The president can remove an IG, but over the years Congress has increasingly restricted the conditions under which he can do so, including requiring that the president provide Congress with his reasoning. In this case, a number of congressional leaders have accurately pointed out that “loss of confidence” isn’t an appropriate justification.

Congress must enact lasting reforms that make it undeniably clear that inspectors general can only be removed for cause. But in the interim, Congress needs to hold this administration accountable.

This is not to say it isn’t sometimes necessary to remove inspectors general. But removal without justification isn’t acceptable. Congress has demonstrated several models of how to properly hold failed watchdogs accountable. A probe from the Senate Homeland Security and Governmental Affairs committee resulted in the resignation of an acting inspector general who had become too cozy with the agency he was overseeing and a House Science committee investigation into to a Commerce IG who abused his position similarly persuaded him to resign.

Yet now, Congress is reaping what they sow in insufficient responses to recent firings. The removal of Michael Atkinson, the intelligence community inspector general, should have led to a strong bipartisan rebuke, including congressional investigations and hearings about that decision. While there was a bipartisan letter asking the president to provide more of an explanation for that firing, there were no consequences when the president failed to respond. It’s clear that this letter wasn’t enough to warrant a response, let alone deter the president from removing principal deputy defense inspector general Glenn Fine, acting Transportation inspector general Mitch Behm, or of course, Linick.

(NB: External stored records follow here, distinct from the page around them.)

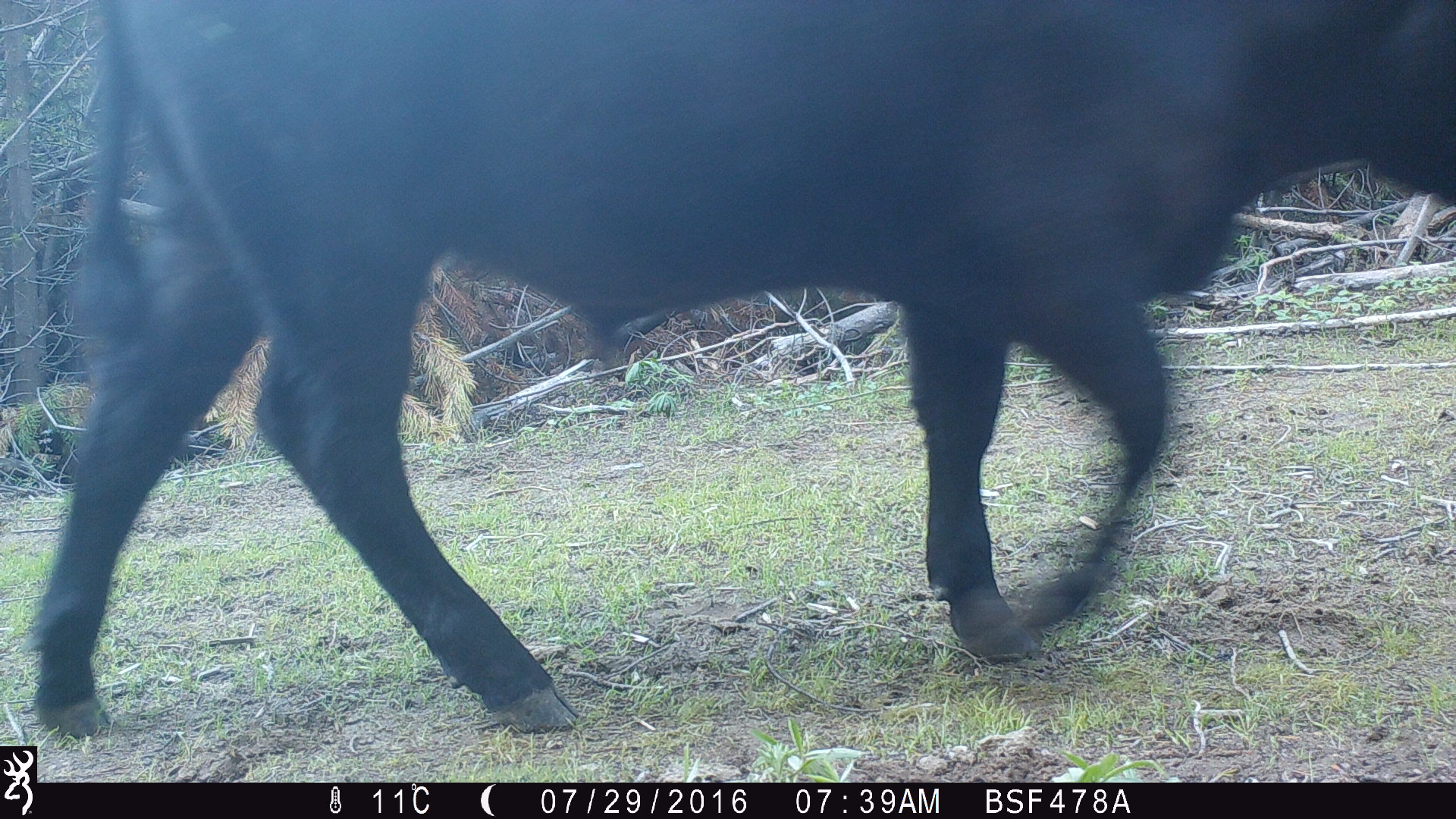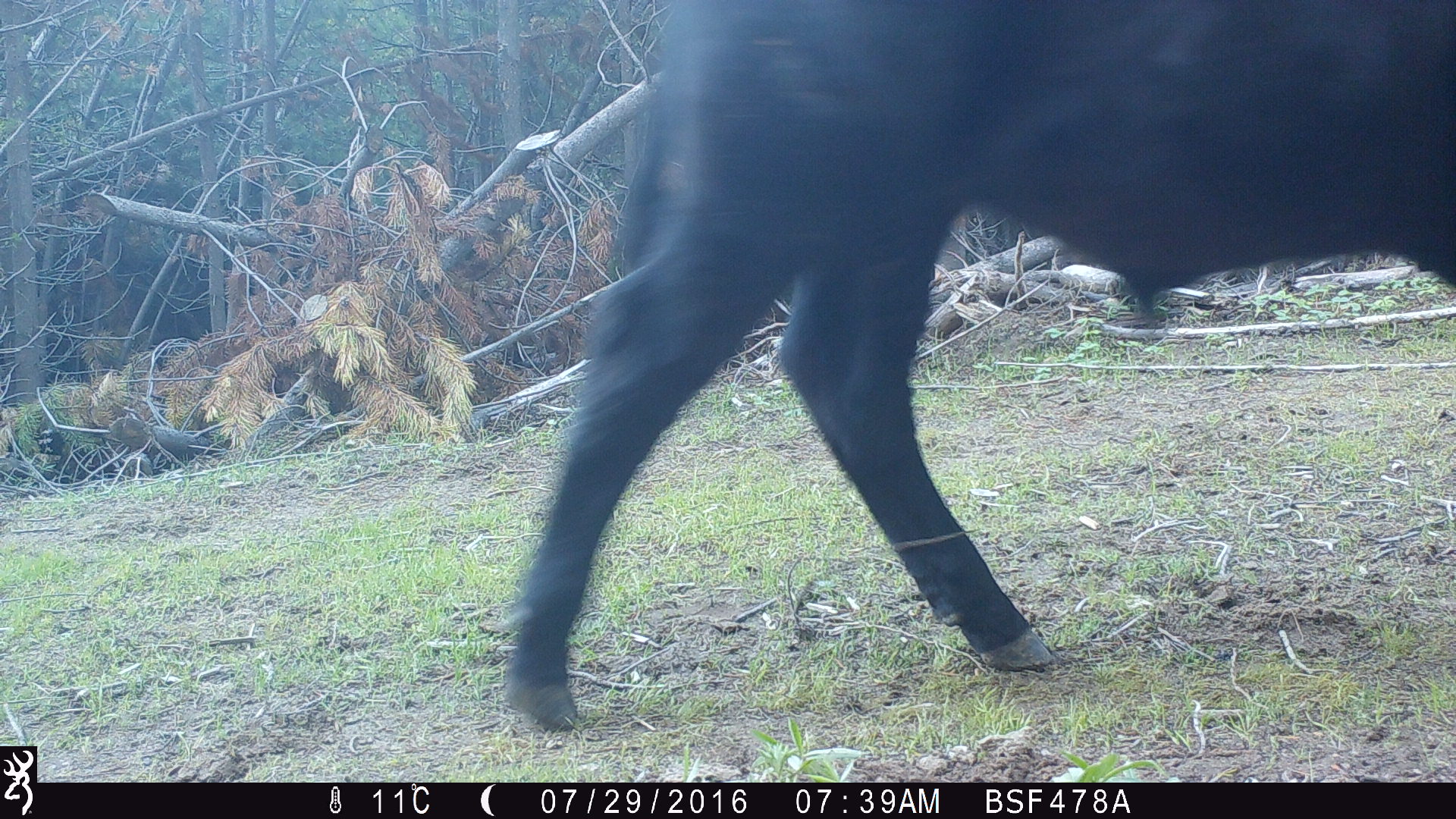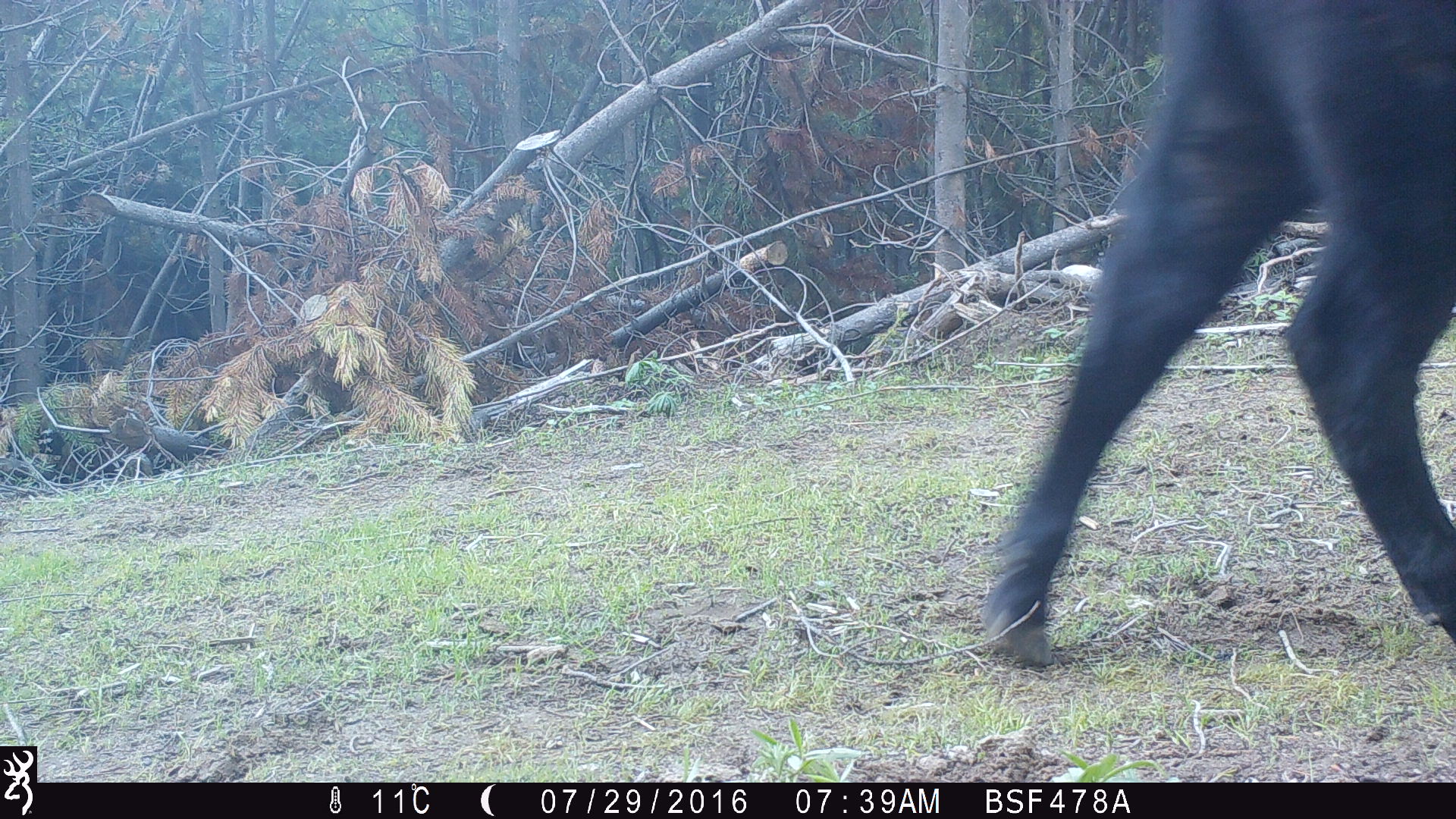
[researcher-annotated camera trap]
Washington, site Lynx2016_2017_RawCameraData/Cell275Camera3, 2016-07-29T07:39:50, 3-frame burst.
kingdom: Animalia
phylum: Chordata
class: Mammalia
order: Artiodactyla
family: Bovidae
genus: Bos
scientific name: Bos taurus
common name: domestic cattle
Domestic cattle (Bos taurus). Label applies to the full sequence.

The House Foreign Affairs committee and the Senate Foreign Relations Committee are taking the right step now by opening an investigation into the removal. But this should only be the beginning. Their work should include continuing the investigations the IGs were not able to complete, one of many overdue steps for Congress to reassert itself as a coequal branch in foreign policy.

They also need to get the attention of the executive branch. The executive branch’s move to thwart an investigation into arms sales is a four alarm fire that should not be ignored, and those committees should use their power to halt weapons sales until the administration provides them with the information and documents they need to do their work. These events also make a compelling case for Congress to strengthen its own oversight power under the Arms Export Control Act. It’s bad enough that the arms industry is jeopardizing the health and safety of their workers to further arms sales abroad. The Secretary of State putting the checks and balances of our Constitution at risk to line the pockets of the defense industry is inexcusable.

Oversight and accountability are under attack right now. Congress needs to step up to defend its own oversight power and inspectors general, who are one of the most powerful tools Congress has to hold this administration and future ones accountable.